The time has come. Your server(s) are old and the software even older. You are being told by your IT staff or IT vendor that it’s time to purchase new hardware. This solution has always worked in the past. If it’s not broken, why fix it? In some ways, this statement may be true and you can probably keep going down the same road you have in the past with IT infrastructure. However, technology is constantly evolving and to take advantage of this you should consider doing your due diligence and investigate all options.
According to https://www.mimecast.com/resources/press-releases/dates/2010/12/70-percent-of-companies-using-cloud-based-services-plan-to-move-additional-applications-to-the-cloud-in-the-next-12-months/ 70% of companies who already have at least one application running in the cloud plan on moving additional applications to the cloud within the next 12 months. Things must be going well for them if they want to move more to the cloud. Here are some key advantages and options for moving to the cloud, as well as some common questions and concerns.
How secure is the cloud? Depending upon which provider you use, the cloud can be more secure than having your infrastructure on premise. According to http://searchcloudcomputing.techtarget.com/opinion/Clouds-are-more-secure-than-traditional-IT-systems-and-heres-why the cloud is more secure. Let’s think about this for a moment. If you are hosting your applications in a local Data center that has security certifications, it can withstand fires, floods, hurricanes, tornados, lightning strikes, earthquakes and any other disaster Mother Nature can throw at it. Don’t you think that is more secure than keeping your server in a closet in your building? Can your office building withstand all the above? Probably not.
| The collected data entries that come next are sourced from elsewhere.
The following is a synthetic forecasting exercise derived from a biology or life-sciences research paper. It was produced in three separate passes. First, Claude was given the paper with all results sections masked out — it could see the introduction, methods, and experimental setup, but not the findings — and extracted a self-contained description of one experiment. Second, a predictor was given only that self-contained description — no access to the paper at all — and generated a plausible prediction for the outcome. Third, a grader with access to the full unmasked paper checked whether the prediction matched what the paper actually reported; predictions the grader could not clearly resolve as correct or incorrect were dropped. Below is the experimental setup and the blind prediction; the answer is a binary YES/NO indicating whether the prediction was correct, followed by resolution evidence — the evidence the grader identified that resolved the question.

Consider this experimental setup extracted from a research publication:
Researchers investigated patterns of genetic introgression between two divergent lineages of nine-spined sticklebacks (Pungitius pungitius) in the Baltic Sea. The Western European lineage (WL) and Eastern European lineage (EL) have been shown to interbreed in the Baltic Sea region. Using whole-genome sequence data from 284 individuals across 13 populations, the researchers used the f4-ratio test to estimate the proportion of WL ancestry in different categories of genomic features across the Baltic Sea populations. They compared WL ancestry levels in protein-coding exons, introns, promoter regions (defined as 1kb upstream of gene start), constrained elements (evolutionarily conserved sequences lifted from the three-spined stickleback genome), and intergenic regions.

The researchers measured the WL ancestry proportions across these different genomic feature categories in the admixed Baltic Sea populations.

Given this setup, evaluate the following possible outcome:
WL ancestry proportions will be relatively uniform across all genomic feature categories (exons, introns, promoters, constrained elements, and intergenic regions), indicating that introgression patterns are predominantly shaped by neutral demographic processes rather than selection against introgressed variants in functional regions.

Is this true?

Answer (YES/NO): NO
We have a backup of our servers and a disaster recovery plan. Great! You are doing better than some and something is better than nothing, as they say. However, have you tested this solution? Often companies spend thousands of dollars on an on-premise backup solution that is supposed to replicate to the cloud. Some of these solutions are really good, however without testing or monitoring these solutions, do you know if they work? If you are running any major applications or other software programs that would impact your business if they went down, there needs to be a disaster recovery plan and periodic testing. If not, you may be in for a rude awakening. When moving to the cloud, many of these solutions have their own built-in backup and disaster recovery. Often your data is replicated throughout several secure data centers for redundancy. You no longer must invest in another piece of hardware onsite.
We have applications that won’t run in the cloud. They are either too old or too resource intensive. This is a legitimate concern and may be true. However, most software vendors have been working hard to keep up with the Microsoft operating systems. If not today, it will likely be very soon that these legacy applications will be capable of cloud access.
Cloud costs are too much. I can’t afford more monthly cost. All right, then factor it as an annual cost. Cloud versus on premise comes down to Capital versus Operational expenses and opinions vary. However, if you do not have an IT budget set up annually, you may be over or under spending. By under spending I mean you are letting hardware and software go so widely out of date that when something does fail or you finally decide to upgrade, the cost will be significantly higher than if you took smaller bites out of it over time.
The cloud is reliant on the internet. What if my internet goes down? I need to pay more for a more stable and high quality internet connection(s). Yes, your internet could very well go down. However, the price of internet is essential for nearly any business these days. Prices of fiber are becoming more and more affordable. Why wouldn’t you want a more stable and faster internet connection? There is also the option to have multiple internet connections and the secondary internet connection does not need to be as robust as your main, just enough to run your business until the first comes back online. If anyone currently runs Microsoft Office 365 or Google Apps, how many times has the internet affected your e-mail? A handful, none? Also, the beauty about the internet is that it can be accessed from different locations. Almost certainly there is a fast food place like McDonald’s or Starbucks nearby that you could easily get reconnected. If your server goes down and you must restore from backup or worse, have no backup. Is that the best strategy? Probably not.
There will continue to be businesses that refuse to move to the cloud for various reasons, however from an operational and financial viewpoint, the cloud should be considered for at least one or more business applications.